If you’re worried about listening devices and camera bugs, don’t worry – you are not alone. A recent story on the Radio New Zealand website revealed that the All Blacks, the most famous rugby team in the world, regularly check their meeting rooms for secret audio bugs. It’s become part of their security team’s routine precautionary checks, which paid off on a summer visit to Sydney ahead of the first test in the Rugby Championship against Australia when an electronic listening device was uncovered in a meeting room.   Speaking at a press conference on the subject of why anyone would want to listen in on sports team discussions – although not confirming that the device was placed there to listen in to All Blacks discussions - New Zealand Rugby chief executive Steve Tew said: "Professional sports are big business, you have a lot of people very interested in what is going on, both in and outside of the game." The person or party placing the bug has not been revealed, but it was reported to have been found before any discussions took place in the room. This case just shows how it most certainly isn’t paranoid behaviour to sweep a room for bugs – you just never know who’s listening in!

A guide to sweeping a room for audio bugs telefongespräch im büro

The best and easiest way to sweep a space for electronic listening devices and spy cameras is to get hold of a professional bug detector. These handy gadgets pick up on frequencies and signals being transmitted by cameras and listening devices. In order for a third party to watch or listen to what’s going on in a room, without actually being there, the data will need to be transmitted in some way. This could be via Wi-Fi, 3G or 4G mobile data or Bluetooth, with the video or audio being sent to an external laptop or smartphone – and this could be anywhere in the world. A bug detector uses radio frequencies (RF) to detect these signals and help you to locate the bug quickly and easily. RF detectors usually emit rapid beeping sounds when a bug is detected, and this increases in frequency the closer you get to the bug. So, once you’ve calibrated your detector, all you have to do is to walk slowly around the space until you find the bug. It’s a little like using a metal detector, where the device beeps louder or faster the closer you get to a metal object.
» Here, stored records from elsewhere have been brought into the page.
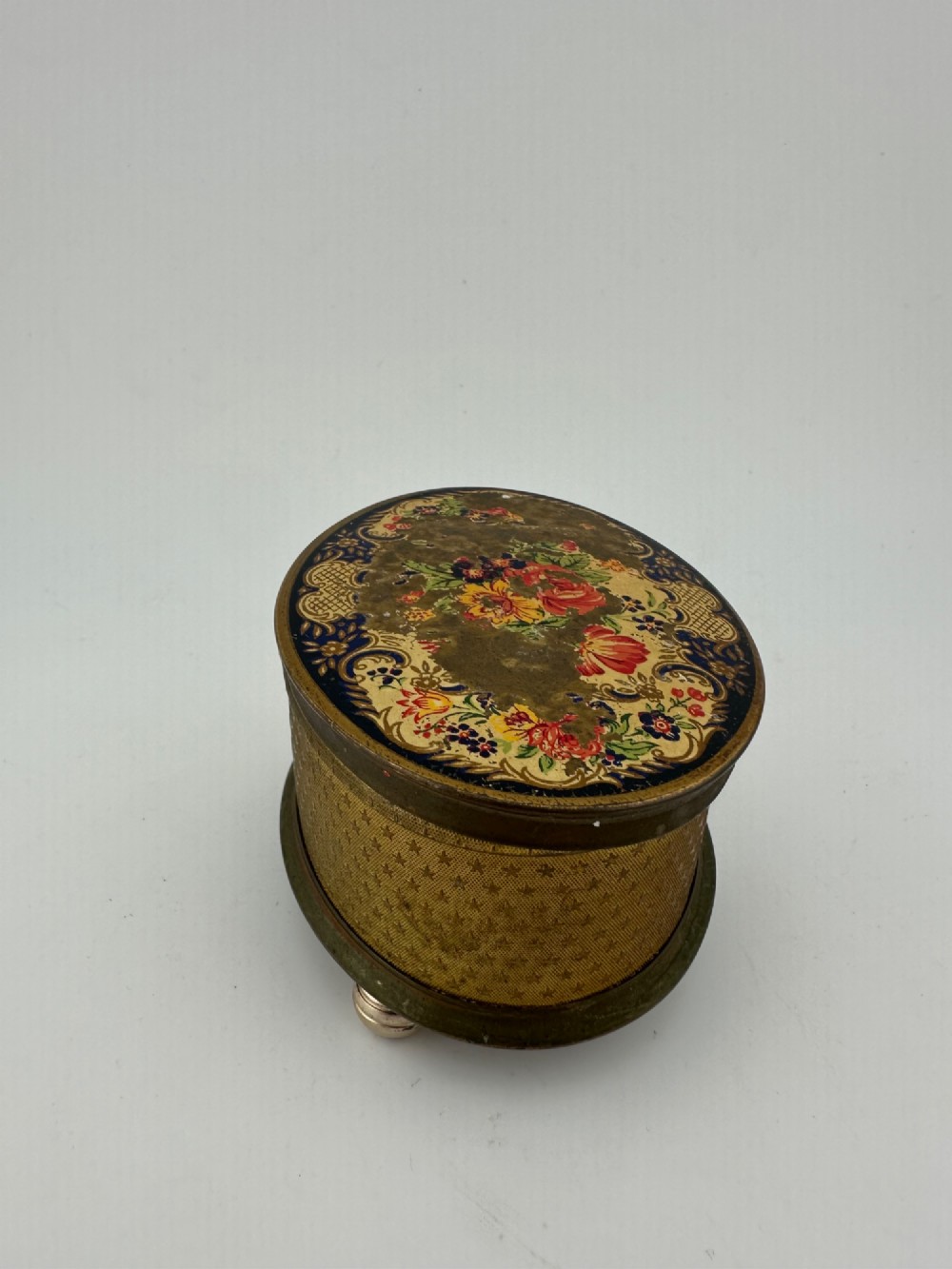 An oval vintage metal trinket box featuring a printed floral motif on the lid, star-patterned side panels, small rounded feet, and a velvet lining. View V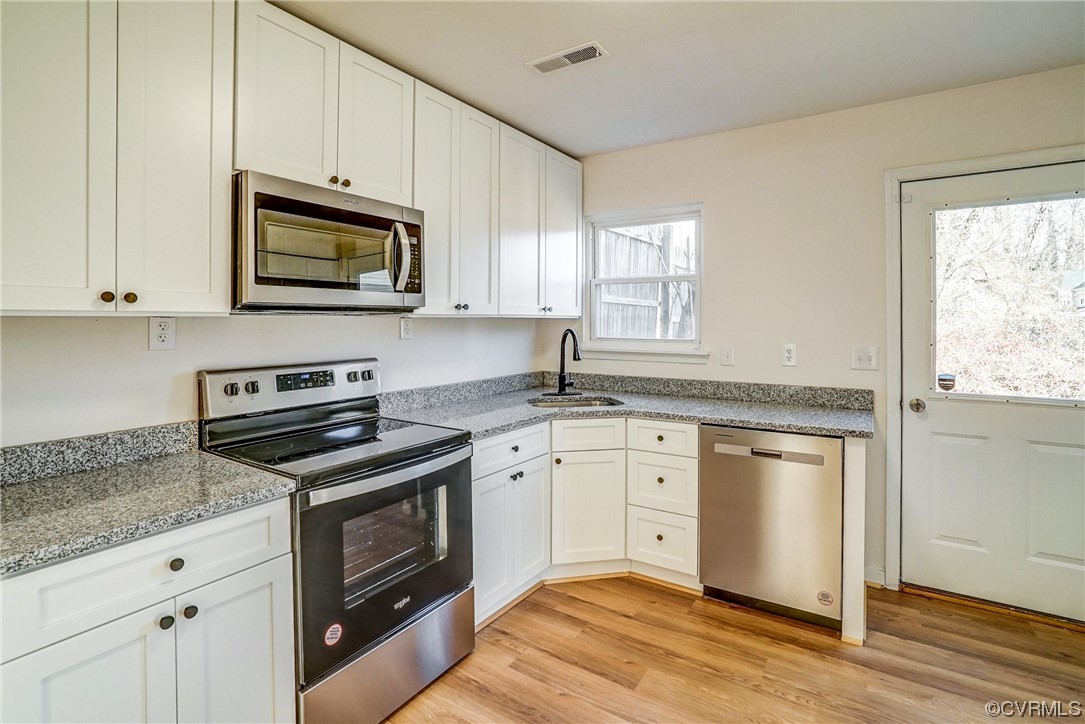 603 Bailey Road Charlottesville, VA 22903 - Photo 18 of 37 a kitchen with stainless steel appliances granite countertop white cabinets granite counter tops and a wooden floors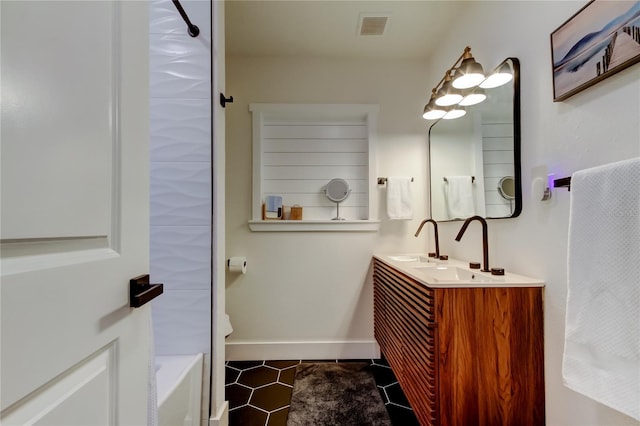 2488 Del Rio Way, Dunedin, FL 34698 - full bathroom featuring double vanity, tile patterned floors, and baseboards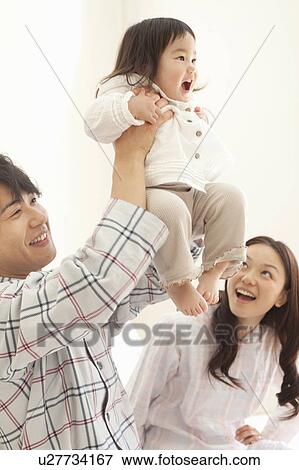 Father Holding Baby Girl Aloft, Mother Watching View Large Photo Image Stock Photo - Father Holding Baby Girl Aloft, Mother Watching. Fotosearch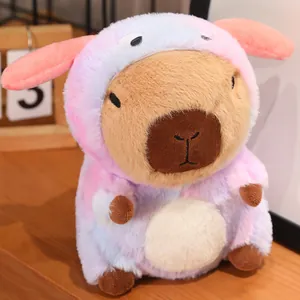 Cute capybara plush toy wearing a pink gradient costume on a wooden desk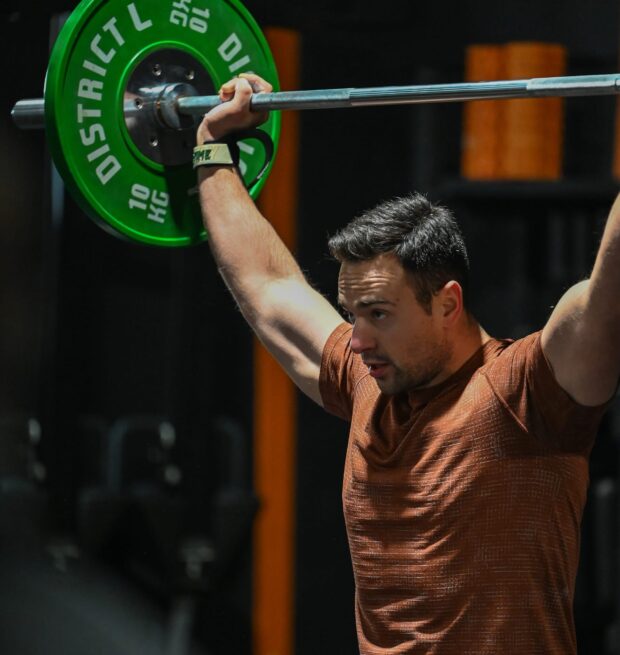 Man in t-shirt lift barbell above head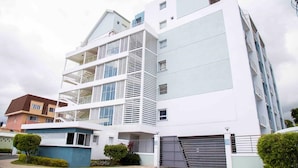 A multi-story residential building with balconies, a garage, and a gated entrance. - Elevated Experience at the Bromptons (Kingston)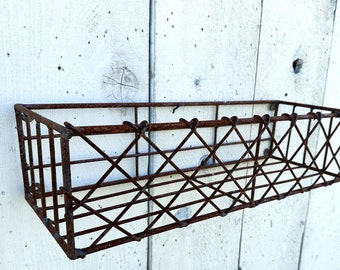 May include: A rectangular, rusty brown metal basket with a diamond pattern on the front and sides. The basket is mounted on a white wooden wall. This vintage-style basket is suitable for storage or display.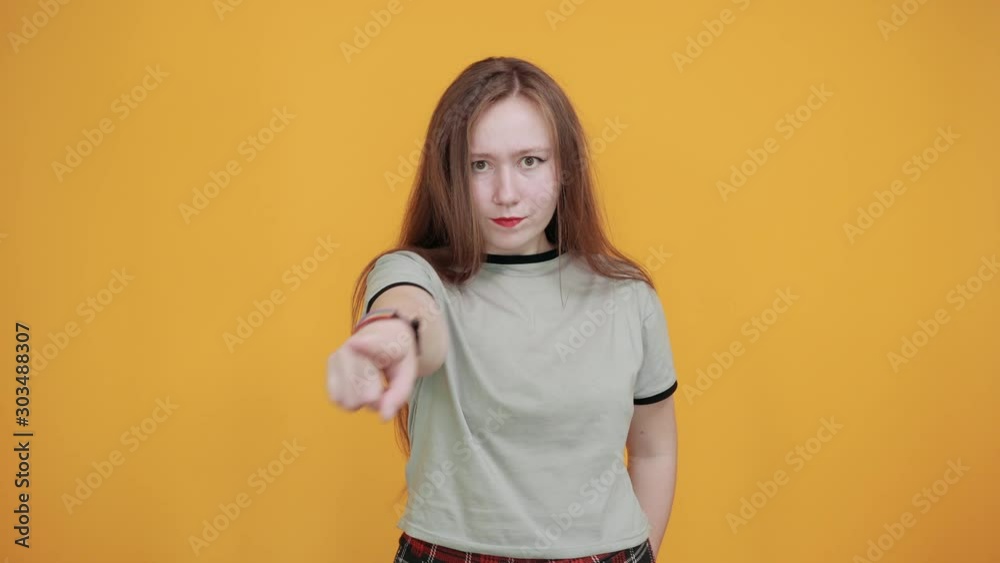 Beautiful brunette caucasian young lady wearing pretty shirt staying over isolation orange background pointing away her finger into distance directly, having rainbow bracelet on hand Beautiful brunette caucasian young lady wearing pretty shirt staying over isolation orange background pointing away her finger into distance directly, having rainbow bracelet on hand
Choosing the right bug detector Headphones on laptop keyboard listening to audio bug

When choosing an RF bug detector to buy, you need to look at a number of factors. These devices vary widely in terms of sensitivity, frequency range and detail, and the more sophisticated devices will undoubtedly cost more. However, if you have a large space to cover or a particularly important reason to sweep for bugs, it can be well worth investing in a proper piece of kit that is fit to do the job. If the privacy of yourself or your family is at stake, or the security and reputation of a high profile event you’ve been tasked with organising, it’s a no brainer that you’d choose the most sophisticated and effective device. An important thing to remember when using bug detectors is that you’ll need to remove all electronic devices from the room before you start. Anything that emits any kind of electronic or wireless signal, from smartphones to TV sets and DVD players, need to be out of the room or they could make finding a camera or listening device much more difficult.

Other bug-spotting tips

While an RF bug detector will definitely root out cameras and microphones if they’re present in a room, there are other ways you can check for bugs in a room. For example:

  • Checking all pinhole-shaped objects in the room. Anything that could potentially contain a camera lens should be investigated, from a screw fitting for a wall hanging to the eye of a stuffed animal (this one only really happens in films, but always worth checking!)
  • Checking under tables and in light fittings. These are very common, if unimaginative places to hide bugs, and it only takes a second to reassure yourself that these hiding places are clear.
  • Turning off the lights. Someone planting a camera in a brightly lit room that is only used in the daytime may not consider that a tiny LED light from their device will be spotted. Make the room as dark as you can and see if you spot anything. You can also try shining a torch around to see if you can pick up the glare from a hidden lens.
  • Has anything been disturbed? Unexplained piles of brick dust, disturbed dust on a shelf or slightly damaged wallpaper are all obvious signs of tampering. It may be nothing, but always worth checking out. You should also be wary of new objects, of wires that don’t go anywhere and anything that looks out of place, even if you can’t put your finger on why.
  • Fire alarms, sockets and switches. These are the items we hardly notice in a room, being so commonplace and dull that we don’t give them a second look. This makes them the perfect places to hide bugs.

In most cases, there’ll be nothing to find, but it will always make you feel better (and keep your security team busy) to have carried out these checks.